Task to carry out ▸
How many lines in the records below contain the word "burst"? State that number and nothing more.

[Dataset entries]
Content starts

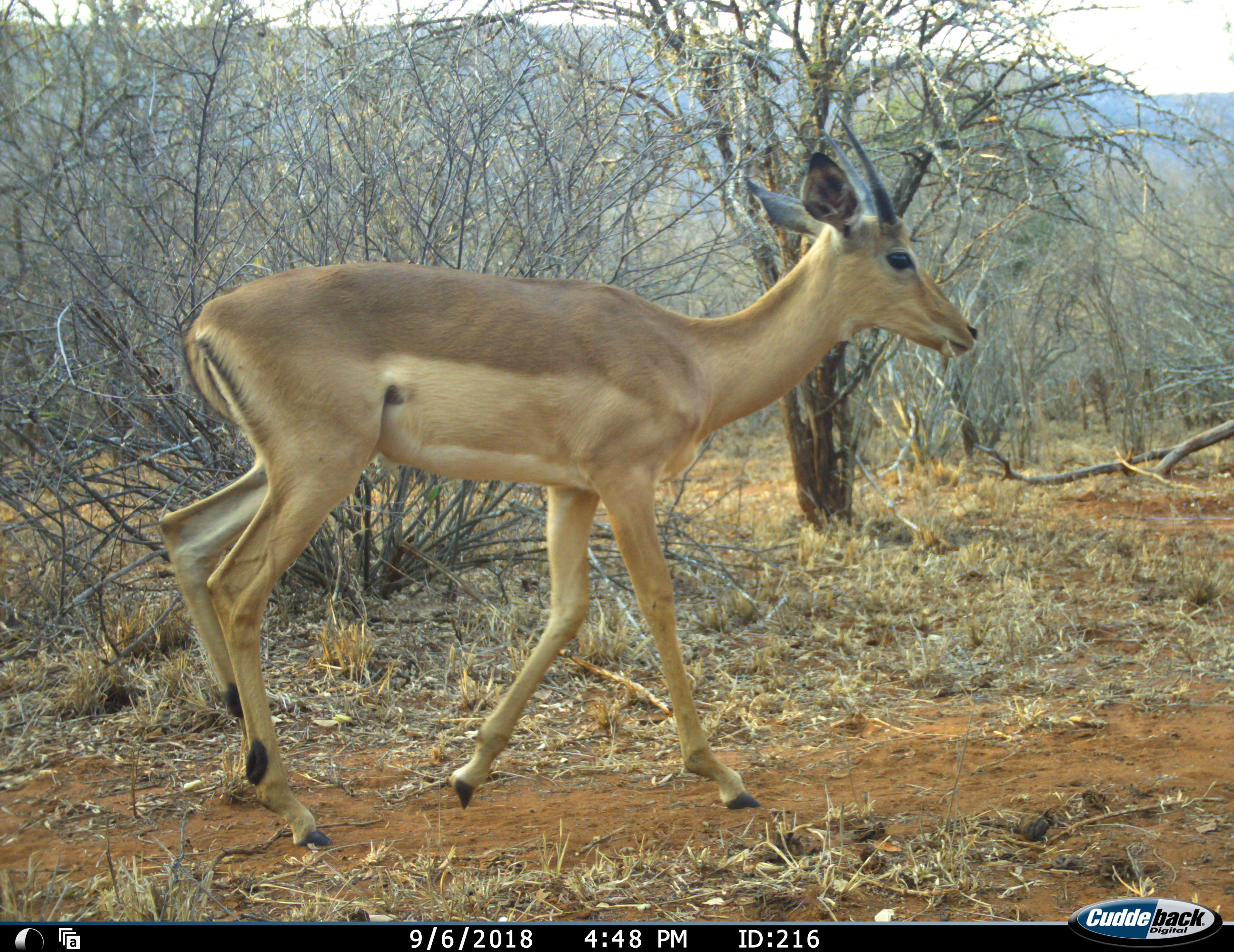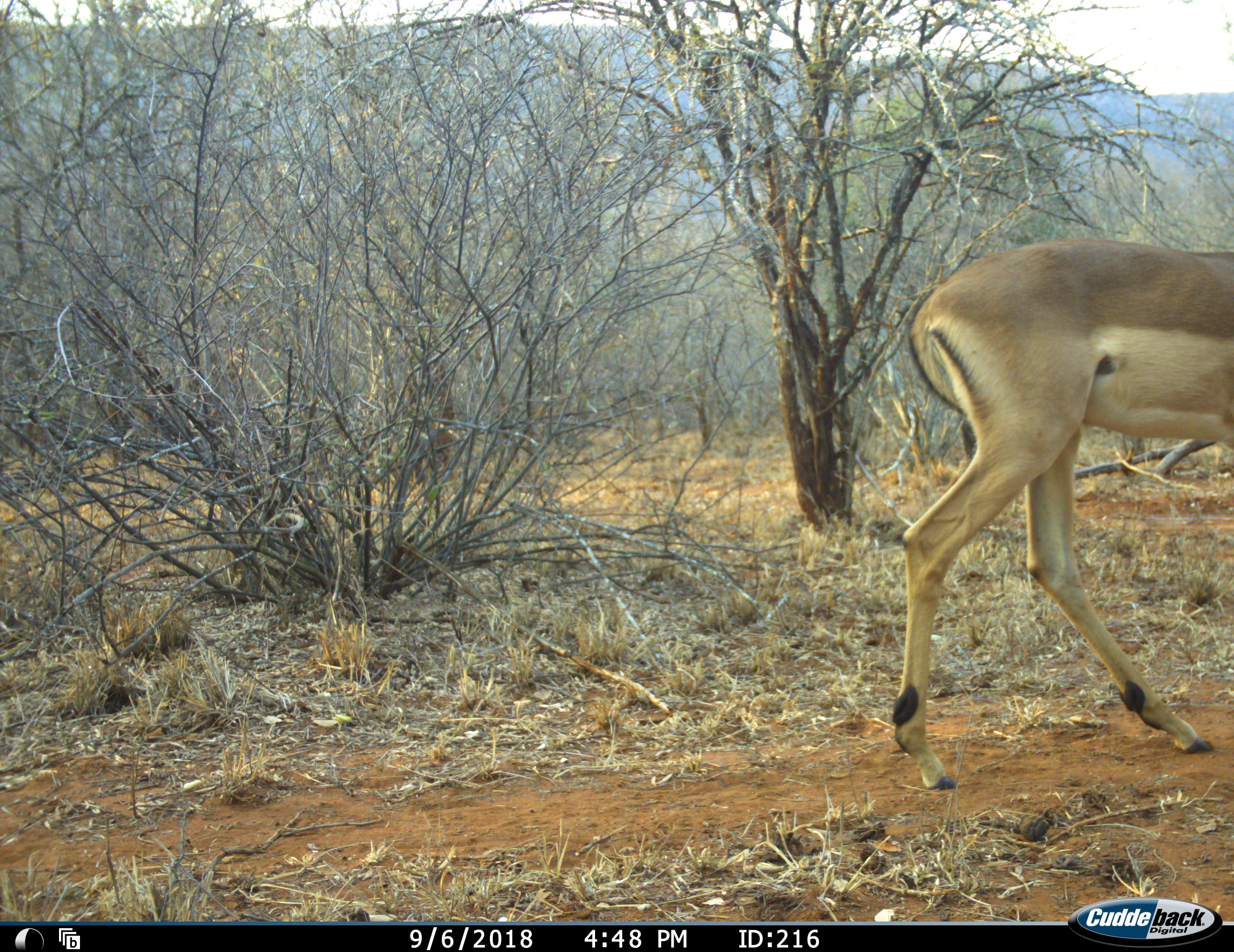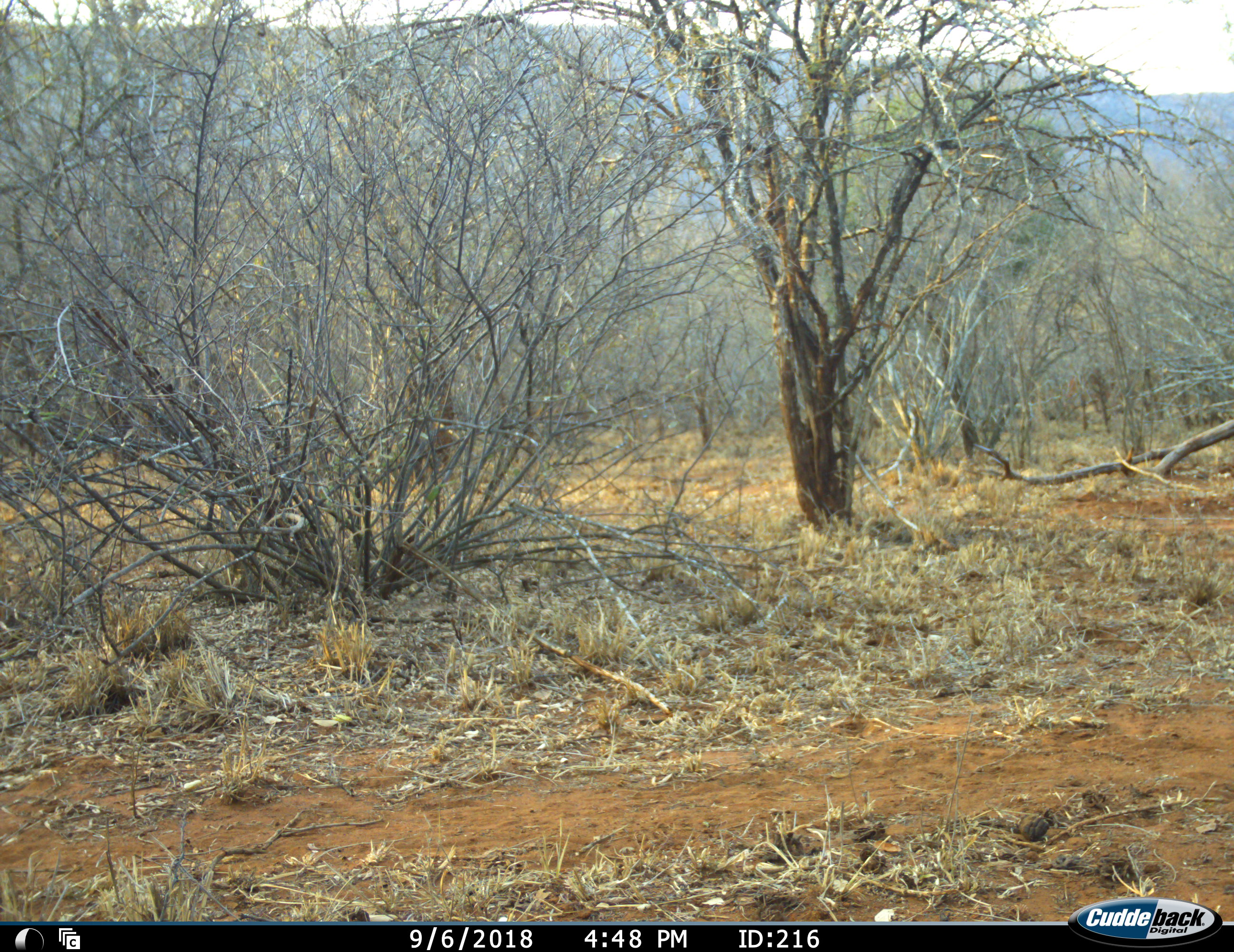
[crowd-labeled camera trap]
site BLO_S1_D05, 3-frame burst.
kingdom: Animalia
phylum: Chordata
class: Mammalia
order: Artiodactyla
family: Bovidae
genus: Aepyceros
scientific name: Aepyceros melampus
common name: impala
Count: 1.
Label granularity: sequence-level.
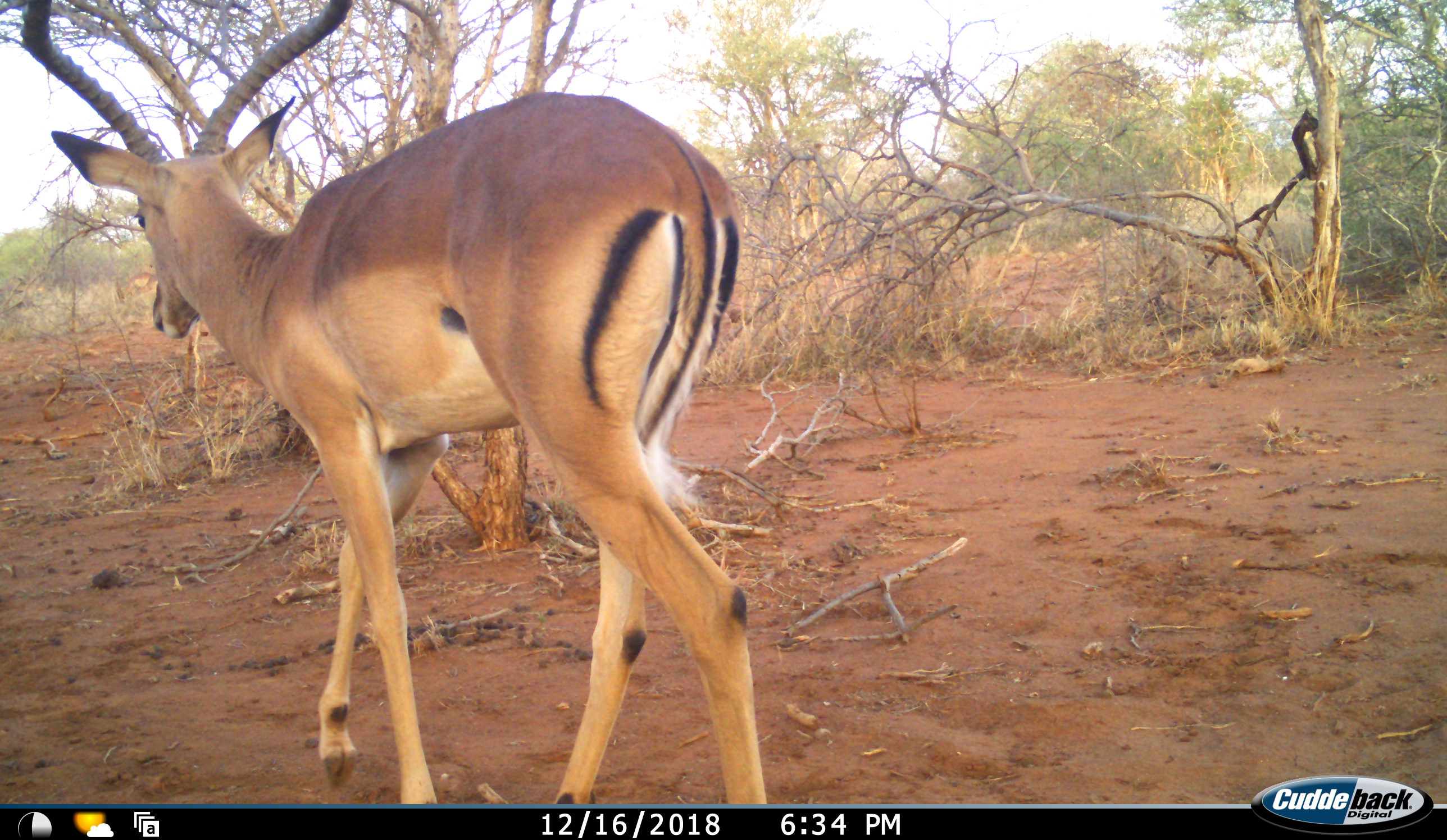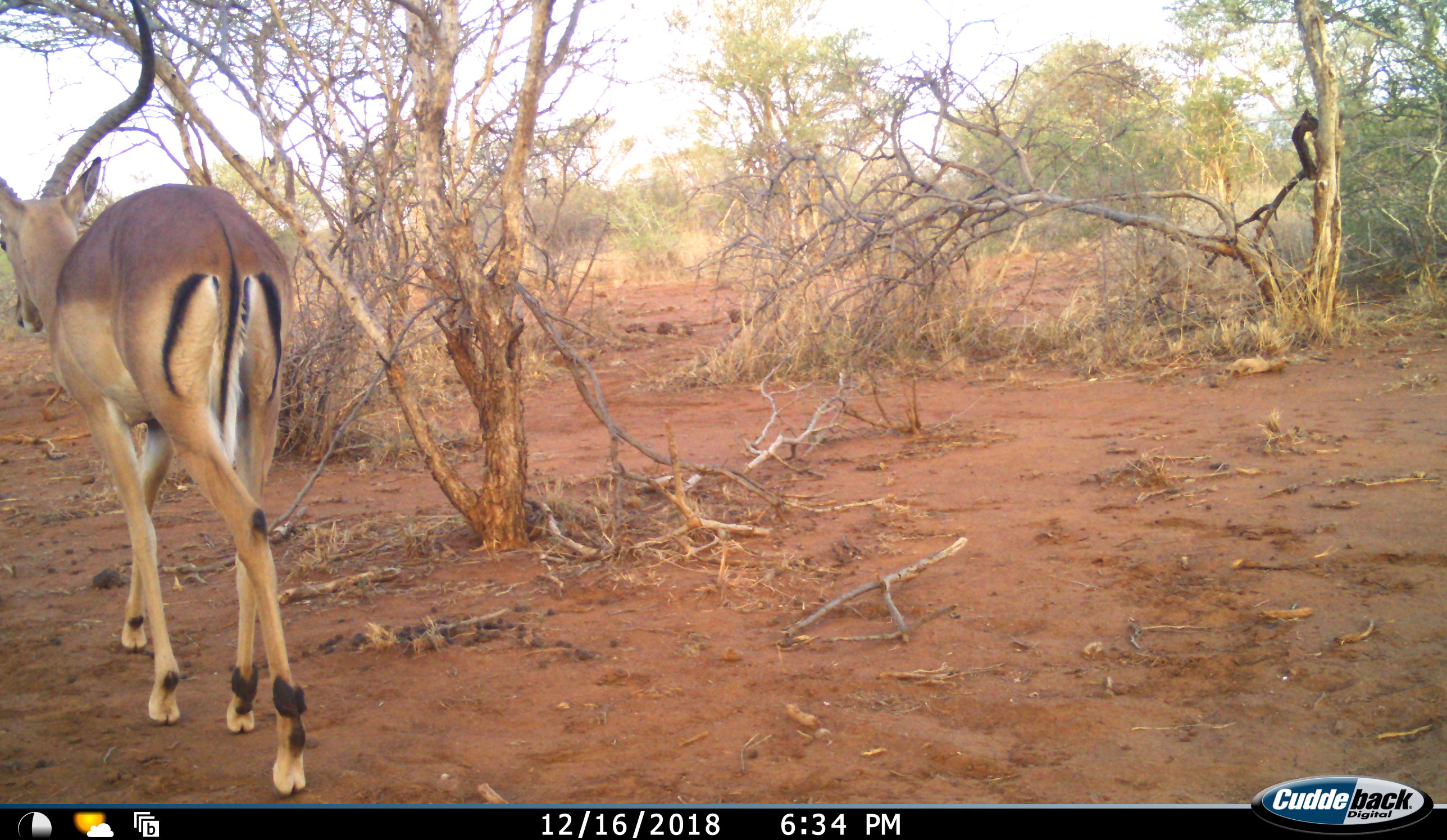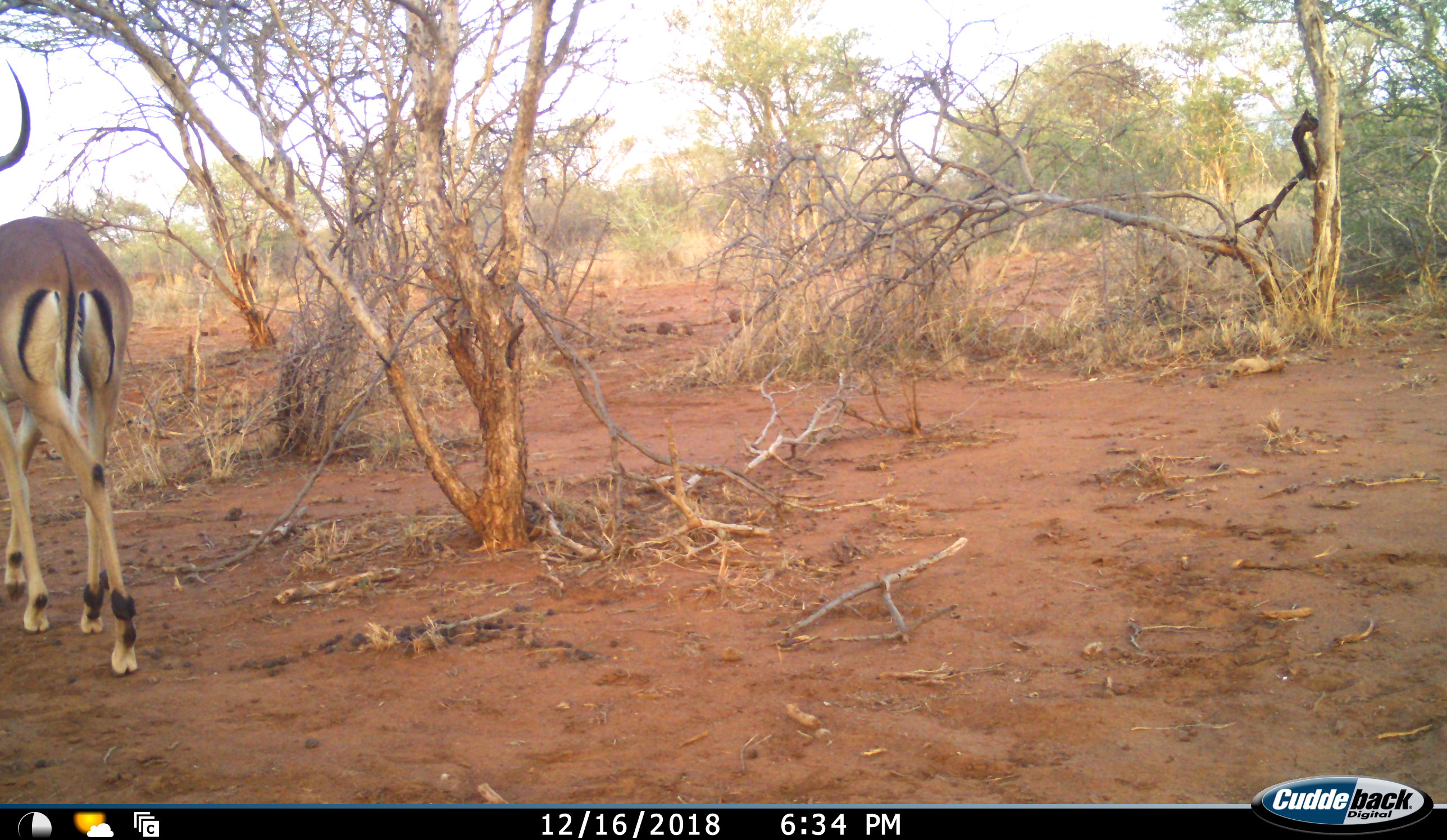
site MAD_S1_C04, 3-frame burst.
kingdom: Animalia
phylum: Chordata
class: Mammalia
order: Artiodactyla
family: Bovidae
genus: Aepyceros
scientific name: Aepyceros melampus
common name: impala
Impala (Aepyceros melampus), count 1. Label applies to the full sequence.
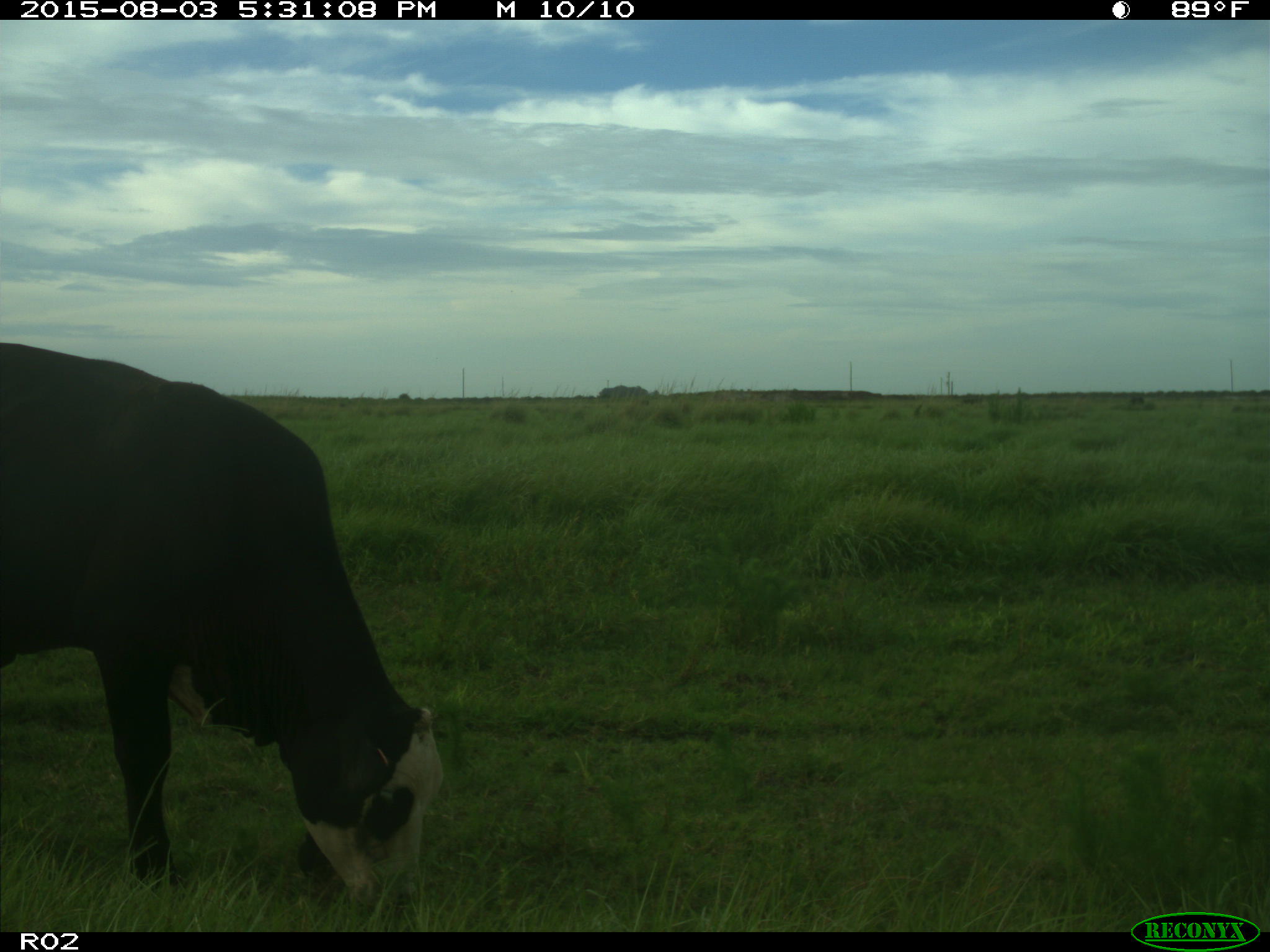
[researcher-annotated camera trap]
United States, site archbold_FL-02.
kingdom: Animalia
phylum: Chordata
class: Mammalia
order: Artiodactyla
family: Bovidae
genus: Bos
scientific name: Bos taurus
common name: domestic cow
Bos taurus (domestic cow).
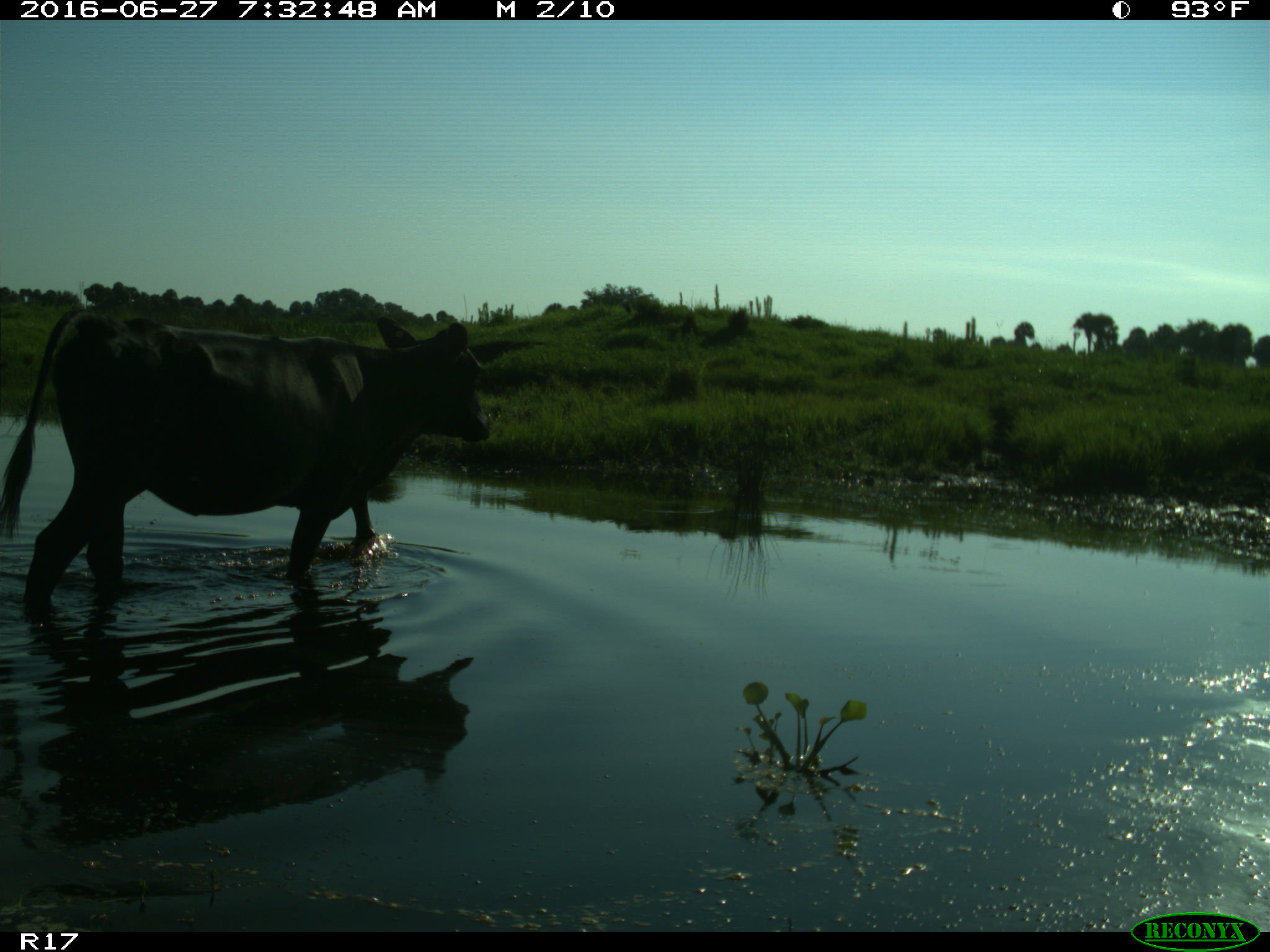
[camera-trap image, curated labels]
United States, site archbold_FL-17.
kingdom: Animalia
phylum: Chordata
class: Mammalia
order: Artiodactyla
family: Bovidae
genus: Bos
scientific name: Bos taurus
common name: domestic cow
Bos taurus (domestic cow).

Content ends

Exercise output ▸
2